Ai 5 milioni e 200 mila euro va aggiunto – nella richiesta della Procura – il danno per disservizio pari a 608mila euro, equivalenti al 60 per cento di quanto Galan ha percepito come emolumenti dalla Regione nel periodo 2006-2010. A sostegno di entrambe le richieste, il viceprocuratore Mingarelli si appresta a elencare tutte le tangenti percepite, stando al capo d’imputazione dell’inchiesta Mose. Per il procuratore aggiunto di Venezia Carlo Nordio, e per i pubblici ministeri Stefano Ancilotto, Stefano Buccini e Paola Tonini, Galan era praticamente a libro-paga del Consorzio Venezia Nuova. Le cifre? “Uno stipendio annuale di circa un milione di euro … 900 mila euro nel periodo tra il 2007 e il 2008… 900 mila euro nel periodo tra il 2006 e il 2007”.

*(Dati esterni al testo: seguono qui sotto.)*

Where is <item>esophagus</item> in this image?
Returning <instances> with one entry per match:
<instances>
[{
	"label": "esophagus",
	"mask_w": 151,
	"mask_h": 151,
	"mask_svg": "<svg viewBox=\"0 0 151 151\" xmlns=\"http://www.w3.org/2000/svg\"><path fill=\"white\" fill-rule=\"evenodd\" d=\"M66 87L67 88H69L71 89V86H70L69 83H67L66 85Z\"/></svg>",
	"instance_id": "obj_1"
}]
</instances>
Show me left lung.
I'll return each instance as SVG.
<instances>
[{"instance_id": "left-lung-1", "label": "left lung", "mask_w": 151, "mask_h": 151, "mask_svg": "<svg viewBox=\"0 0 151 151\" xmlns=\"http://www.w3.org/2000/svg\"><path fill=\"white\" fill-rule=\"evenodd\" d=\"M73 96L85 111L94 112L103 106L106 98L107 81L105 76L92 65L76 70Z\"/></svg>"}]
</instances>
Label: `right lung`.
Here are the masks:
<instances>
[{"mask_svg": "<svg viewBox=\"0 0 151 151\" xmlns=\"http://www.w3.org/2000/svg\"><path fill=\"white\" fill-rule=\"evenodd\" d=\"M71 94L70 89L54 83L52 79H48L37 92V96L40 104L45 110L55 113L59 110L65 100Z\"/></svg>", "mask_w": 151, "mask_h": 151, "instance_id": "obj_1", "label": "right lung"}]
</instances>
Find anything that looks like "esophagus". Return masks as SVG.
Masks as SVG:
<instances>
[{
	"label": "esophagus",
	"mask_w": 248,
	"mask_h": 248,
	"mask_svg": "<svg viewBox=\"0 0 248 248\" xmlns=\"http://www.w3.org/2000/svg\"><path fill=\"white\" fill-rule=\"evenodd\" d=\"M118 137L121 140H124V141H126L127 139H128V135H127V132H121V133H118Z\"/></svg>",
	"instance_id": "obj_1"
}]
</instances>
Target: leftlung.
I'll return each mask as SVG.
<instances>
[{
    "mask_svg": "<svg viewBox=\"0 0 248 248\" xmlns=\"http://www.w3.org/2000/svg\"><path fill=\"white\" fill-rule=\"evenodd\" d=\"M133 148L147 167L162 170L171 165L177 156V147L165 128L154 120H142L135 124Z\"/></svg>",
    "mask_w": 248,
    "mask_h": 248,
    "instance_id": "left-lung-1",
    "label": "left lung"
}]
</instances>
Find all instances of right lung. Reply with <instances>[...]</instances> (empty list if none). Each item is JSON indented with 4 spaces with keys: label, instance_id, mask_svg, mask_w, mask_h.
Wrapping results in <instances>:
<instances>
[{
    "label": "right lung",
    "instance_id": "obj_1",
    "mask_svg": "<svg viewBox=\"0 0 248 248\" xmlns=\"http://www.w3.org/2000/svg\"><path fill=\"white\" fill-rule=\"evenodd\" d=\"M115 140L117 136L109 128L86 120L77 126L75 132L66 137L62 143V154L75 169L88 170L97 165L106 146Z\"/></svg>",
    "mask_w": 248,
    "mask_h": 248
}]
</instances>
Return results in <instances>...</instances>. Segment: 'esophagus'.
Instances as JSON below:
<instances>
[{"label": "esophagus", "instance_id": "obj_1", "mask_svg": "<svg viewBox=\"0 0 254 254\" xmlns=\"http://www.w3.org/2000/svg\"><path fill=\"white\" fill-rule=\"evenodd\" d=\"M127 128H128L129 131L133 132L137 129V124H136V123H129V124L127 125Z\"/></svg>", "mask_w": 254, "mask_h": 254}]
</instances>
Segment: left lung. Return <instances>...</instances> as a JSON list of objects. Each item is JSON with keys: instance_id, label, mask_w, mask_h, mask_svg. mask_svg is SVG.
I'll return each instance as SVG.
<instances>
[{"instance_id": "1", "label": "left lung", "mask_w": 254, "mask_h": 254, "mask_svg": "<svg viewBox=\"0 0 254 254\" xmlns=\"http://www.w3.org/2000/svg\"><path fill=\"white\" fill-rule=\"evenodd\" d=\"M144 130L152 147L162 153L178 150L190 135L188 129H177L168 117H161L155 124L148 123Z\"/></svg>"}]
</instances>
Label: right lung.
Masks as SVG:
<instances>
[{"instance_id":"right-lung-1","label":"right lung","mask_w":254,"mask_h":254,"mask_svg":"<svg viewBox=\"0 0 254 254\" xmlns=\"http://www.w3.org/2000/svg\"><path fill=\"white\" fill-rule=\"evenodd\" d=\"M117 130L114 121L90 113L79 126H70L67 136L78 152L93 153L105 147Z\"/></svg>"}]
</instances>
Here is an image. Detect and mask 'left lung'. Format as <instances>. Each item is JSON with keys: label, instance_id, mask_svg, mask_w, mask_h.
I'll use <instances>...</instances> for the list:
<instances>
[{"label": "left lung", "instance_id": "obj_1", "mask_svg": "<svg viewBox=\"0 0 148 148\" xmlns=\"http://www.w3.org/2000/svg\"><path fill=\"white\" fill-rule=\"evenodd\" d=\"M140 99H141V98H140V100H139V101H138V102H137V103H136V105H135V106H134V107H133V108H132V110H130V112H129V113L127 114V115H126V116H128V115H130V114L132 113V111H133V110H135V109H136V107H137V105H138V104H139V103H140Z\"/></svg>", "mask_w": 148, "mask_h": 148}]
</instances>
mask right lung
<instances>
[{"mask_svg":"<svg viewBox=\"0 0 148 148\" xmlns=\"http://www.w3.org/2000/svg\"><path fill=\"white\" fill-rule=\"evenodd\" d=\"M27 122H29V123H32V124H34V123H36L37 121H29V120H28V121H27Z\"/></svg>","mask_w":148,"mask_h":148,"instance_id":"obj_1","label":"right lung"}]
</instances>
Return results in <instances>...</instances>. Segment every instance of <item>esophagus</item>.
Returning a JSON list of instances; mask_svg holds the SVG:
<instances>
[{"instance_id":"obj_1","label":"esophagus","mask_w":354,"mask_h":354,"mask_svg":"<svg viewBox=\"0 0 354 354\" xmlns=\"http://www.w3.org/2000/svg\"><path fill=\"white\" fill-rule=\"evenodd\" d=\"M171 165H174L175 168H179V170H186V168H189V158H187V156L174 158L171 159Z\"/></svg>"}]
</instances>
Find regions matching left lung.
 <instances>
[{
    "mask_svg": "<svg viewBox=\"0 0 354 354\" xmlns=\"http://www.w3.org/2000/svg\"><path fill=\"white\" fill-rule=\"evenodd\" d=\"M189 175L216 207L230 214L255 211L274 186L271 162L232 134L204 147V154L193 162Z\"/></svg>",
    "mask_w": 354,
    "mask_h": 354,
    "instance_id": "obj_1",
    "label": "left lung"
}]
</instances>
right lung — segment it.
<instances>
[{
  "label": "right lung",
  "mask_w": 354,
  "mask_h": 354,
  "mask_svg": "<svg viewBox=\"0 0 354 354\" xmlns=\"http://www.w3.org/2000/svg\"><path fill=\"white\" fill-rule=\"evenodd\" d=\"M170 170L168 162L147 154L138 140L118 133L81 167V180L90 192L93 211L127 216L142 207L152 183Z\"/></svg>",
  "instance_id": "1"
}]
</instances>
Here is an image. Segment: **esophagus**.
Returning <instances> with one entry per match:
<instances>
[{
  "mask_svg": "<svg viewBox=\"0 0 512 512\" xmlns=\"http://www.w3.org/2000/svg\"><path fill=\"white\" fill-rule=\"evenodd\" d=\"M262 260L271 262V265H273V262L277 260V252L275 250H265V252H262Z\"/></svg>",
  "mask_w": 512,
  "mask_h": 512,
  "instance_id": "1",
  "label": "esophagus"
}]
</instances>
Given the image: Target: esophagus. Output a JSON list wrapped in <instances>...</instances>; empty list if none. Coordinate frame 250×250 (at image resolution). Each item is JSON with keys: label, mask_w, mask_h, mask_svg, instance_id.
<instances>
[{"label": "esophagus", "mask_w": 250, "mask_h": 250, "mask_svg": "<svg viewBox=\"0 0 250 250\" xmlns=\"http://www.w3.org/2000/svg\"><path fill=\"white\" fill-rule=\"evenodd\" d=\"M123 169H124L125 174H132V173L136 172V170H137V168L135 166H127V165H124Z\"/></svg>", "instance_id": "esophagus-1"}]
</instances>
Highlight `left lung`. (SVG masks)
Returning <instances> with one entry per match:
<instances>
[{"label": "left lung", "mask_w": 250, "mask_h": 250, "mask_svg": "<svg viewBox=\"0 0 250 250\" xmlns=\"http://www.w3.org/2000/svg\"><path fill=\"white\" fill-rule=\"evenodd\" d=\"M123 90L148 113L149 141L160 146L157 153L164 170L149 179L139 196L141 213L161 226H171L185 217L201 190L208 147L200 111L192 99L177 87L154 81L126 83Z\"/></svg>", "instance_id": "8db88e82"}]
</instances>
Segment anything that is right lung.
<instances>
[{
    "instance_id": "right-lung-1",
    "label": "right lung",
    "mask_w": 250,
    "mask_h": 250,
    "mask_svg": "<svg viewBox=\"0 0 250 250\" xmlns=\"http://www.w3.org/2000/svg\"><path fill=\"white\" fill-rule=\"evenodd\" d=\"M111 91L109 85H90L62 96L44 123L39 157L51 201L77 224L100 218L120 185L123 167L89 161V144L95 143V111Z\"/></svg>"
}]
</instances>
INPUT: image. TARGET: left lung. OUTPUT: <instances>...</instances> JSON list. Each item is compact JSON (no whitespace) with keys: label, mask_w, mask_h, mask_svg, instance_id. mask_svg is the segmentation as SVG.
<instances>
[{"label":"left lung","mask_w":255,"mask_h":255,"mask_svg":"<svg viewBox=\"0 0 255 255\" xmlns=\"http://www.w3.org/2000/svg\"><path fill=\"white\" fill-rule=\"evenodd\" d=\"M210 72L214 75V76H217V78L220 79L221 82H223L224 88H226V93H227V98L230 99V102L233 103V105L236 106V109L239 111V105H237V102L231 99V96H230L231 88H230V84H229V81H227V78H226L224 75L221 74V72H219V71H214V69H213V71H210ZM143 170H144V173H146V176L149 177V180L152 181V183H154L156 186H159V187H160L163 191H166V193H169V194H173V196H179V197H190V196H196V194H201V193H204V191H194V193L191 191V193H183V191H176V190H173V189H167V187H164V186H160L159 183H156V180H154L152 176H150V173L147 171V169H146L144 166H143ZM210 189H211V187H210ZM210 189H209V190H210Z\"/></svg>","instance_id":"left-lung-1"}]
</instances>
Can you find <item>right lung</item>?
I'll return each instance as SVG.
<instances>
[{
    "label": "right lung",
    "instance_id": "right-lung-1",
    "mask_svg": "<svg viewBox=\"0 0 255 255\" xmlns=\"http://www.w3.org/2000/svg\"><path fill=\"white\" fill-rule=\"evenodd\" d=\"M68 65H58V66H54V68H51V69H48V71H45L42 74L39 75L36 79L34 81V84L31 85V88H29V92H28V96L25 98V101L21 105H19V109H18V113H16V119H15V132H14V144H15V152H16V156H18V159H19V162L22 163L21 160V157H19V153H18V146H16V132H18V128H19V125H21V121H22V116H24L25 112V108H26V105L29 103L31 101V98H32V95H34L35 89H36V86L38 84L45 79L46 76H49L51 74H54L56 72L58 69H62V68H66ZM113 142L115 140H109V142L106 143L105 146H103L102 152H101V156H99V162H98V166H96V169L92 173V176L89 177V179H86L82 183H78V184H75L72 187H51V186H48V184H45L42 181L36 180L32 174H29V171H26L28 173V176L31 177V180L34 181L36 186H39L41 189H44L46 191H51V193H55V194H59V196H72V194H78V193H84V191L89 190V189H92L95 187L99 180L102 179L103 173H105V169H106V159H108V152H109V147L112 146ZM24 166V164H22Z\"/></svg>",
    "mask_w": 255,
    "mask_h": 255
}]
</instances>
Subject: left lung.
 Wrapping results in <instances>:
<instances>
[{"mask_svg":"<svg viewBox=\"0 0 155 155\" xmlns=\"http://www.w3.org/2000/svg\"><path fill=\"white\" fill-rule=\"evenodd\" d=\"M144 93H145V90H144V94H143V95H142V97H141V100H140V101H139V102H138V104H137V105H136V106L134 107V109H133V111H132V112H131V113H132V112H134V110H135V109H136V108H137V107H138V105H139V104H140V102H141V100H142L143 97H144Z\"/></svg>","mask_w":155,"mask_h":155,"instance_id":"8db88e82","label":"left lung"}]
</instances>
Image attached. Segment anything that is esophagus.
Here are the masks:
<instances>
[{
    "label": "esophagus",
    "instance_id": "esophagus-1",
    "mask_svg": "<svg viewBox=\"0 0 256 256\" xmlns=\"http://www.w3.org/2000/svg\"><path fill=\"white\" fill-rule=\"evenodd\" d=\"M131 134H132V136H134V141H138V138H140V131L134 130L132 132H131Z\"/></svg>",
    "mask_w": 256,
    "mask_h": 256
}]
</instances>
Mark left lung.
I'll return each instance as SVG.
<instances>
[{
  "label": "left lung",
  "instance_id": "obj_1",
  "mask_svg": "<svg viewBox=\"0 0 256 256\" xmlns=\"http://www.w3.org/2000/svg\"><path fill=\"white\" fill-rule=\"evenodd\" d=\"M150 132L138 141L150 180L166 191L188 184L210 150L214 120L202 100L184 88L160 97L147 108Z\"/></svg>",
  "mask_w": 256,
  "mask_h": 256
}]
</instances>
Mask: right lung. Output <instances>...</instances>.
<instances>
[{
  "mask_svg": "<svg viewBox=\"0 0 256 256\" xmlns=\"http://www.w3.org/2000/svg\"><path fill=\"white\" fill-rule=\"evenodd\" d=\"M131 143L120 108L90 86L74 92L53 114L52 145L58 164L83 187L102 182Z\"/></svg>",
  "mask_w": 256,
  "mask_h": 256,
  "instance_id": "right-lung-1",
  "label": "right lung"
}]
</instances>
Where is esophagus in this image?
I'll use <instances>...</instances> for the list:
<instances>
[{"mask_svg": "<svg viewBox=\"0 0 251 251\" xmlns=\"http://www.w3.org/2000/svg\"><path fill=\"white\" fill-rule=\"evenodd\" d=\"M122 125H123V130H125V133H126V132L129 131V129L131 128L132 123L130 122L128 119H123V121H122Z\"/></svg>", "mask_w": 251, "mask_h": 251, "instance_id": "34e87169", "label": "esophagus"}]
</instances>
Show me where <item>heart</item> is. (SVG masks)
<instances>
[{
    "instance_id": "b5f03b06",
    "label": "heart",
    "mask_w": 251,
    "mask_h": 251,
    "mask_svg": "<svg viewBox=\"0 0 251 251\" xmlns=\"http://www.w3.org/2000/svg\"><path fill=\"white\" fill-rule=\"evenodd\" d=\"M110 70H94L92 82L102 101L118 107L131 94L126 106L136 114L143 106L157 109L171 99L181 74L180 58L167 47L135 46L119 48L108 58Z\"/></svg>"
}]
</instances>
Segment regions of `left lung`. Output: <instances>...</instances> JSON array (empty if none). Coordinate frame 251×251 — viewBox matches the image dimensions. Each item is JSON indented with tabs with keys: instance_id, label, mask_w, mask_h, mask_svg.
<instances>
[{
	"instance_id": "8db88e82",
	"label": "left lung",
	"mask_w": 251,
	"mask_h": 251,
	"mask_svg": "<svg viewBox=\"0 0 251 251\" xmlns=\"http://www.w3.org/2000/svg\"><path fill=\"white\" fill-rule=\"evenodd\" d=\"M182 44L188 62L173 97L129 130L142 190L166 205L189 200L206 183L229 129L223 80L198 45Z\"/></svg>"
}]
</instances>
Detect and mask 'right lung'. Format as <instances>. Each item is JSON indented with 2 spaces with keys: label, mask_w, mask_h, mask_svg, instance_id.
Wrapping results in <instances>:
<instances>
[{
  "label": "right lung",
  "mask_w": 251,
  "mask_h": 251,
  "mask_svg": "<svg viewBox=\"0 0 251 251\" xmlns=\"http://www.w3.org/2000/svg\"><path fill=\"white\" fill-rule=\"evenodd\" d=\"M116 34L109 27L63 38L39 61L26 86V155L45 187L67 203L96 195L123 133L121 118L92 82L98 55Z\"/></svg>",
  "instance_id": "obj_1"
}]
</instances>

Così avevano messo a verbale i suoi accusatori, tra cui l’ingegnere Giovanni Mazzacurati, padre-padrone del progetto Mose che oggi si trova negli Stati Uniti ed è malato. Pochi giorni fa è stato visitato da un perito del tribunale di Venezia, dove si sta svolgendo il processo a carico di otto coimputati, tra cui l’ex ministro Altero Matteoli. Il medico che ha avuto un colloquio di alcune ore a La Jolla, ha verificato che l’ingegnere non è in grado di rendere testimonianza, per il semplice fatto che non ricorda il nome dei propri figli, non sa leggere l’ora e crede di essere ancora a Venezia, mentre si trova da un paio d’anni in California.
Oltre a quelle tangenti, che Galan nega di aver percepito, il capo d’accusa faceva riferimento al 7 per cento delle quote di Adria Infrastrutture, società del gruppo Mantovani, formalmente intestate quale prestanome al suo commercialista Paolo Venuti, e al 70 per cento delle quote di Nordest Media srl. Inoltre, “cospicui finanziamenti in occasione delle campagne elettorali”, tra cui 200mila euro da parte di Piergiorgio Baita (gruppo Mantovani), ricevuti tramite la propria segretaria, Claudia Minutillo, era stata anche lei a raccontare quello che il governatore intascava. Ciliegina sulla torta, i lavori di ristrutturazione della villa di Cinto Euganeo, asseritamente pagati da Baita con un sistema di sovrafatturazioni.
A completare il conto salato che Galan rischia di pagare (anche se il suo patrimonio sembra essersi prosciugato con l’alienazione di Villa Rodella) ci sono due cause civili per danno d’immagine, da 200mila euro ciascuna, avviate dal Comune di Venezia e dalla Città Metropolitana lagunare. Recentissima, invece, la costituzione di parte civile della Regione nel processo contabile, proprio per il danno d’immagine causato da colui che per quindici anni fu insediato ai piani alti di Palazzo Balbi, in riva al canal Grande.